What's in a beard? Nothing, perhaps. Or, maybe everything.
This year's Red Sox team is on the brink of making baseball history by going from last place (last season) to first (this season). The Yankees, on the other hand, are on the brink of being left out of the postseason altogether. (And as a Sox fan, there are few sentences I could enjoy typing as much as that last one.)
This year, the Sox are a heavily bearded bunch. The Yankees, of course, haven't been allowed to wear facial hair since the beginning of the Steinbrenner regime back in 1973. (Though they can grow mustaches, which seems moronic. It's all facial hair. Why elevate the mustache to some symbol of civilization at the expense of the beard? the goatee? the lamb chop? But I digress.)
As per this past weekend's series between the Sox and Yankees, as well as this upcoming weekend's upcoming series revisited, there's been a great deal of press regarding the bearded Sox and their season-long success.
Just this past week alone, both The New York Times (“Bonding with Beards, the Red Sox Repair their Clubhouse Chemistry”) and The New Yorker (“The Joy of Sox”) attributed this season's Beantown baseball success, in part, to their facial hair. Closer to Fenway, Boston Globe blogger Obnoxious Boston Fan's recent post (“This year, beards mean baseball in Boston”) provides a nice, concise history of Boston's boys of summer, and their year by year shaving patterns (or lack thereof), including a 1977 team photo, featuring a fully bearded Bill “The Spaceman” Lee, a mustachioed Jim Rice, and a Fu Manchued El Tiante (Luis Tiant).

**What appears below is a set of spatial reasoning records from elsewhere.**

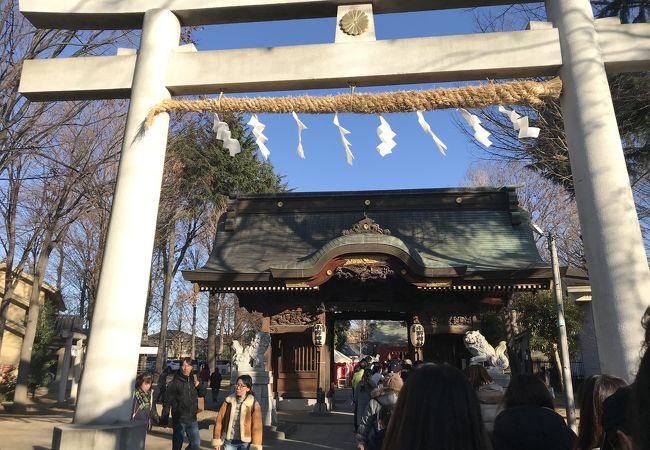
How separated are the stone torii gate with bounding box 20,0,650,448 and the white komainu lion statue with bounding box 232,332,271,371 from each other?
22.7 ft

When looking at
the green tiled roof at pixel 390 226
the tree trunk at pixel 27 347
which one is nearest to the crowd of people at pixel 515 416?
the green tiled roof at pixel 390 226

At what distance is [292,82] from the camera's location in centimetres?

My coming of age as a fan Sox season was 1986. I don't quite remember how that team fared, but I do vividly recall that a majority of their lineup (Wade Boggs, Bill Buckner, Jim Rice, Dwight Evans, Don Baylor, Dave "Hindu" Henderson, etc.) wore facial hair.
Similarly, Boston's 2004 World Series winning squad was likewise a scruffy bunch, with the perpetually unshaved dirtdog posterboy Trot Nixon, fully bearded Johnny (Jesus hair) Damon, and neatly goateed Tim Wakefield, not to mention Manny Ramirez, David Ortiz, and so forth.

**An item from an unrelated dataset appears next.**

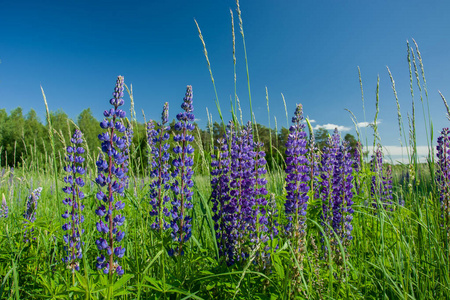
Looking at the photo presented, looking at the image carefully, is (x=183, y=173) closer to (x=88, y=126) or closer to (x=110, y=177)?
(x=110, y=177)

This year's Sox club has taken facial hair to the extreme. But after the past two years, maybe that's exactly what it took to see the season clear into October.
Either way, it will be a lot easier than usual to tell the two teams apart at Fenway this weekend. And I can't help but feel that those Yankees players will wish they could put down the razor and have some fun for just a few games.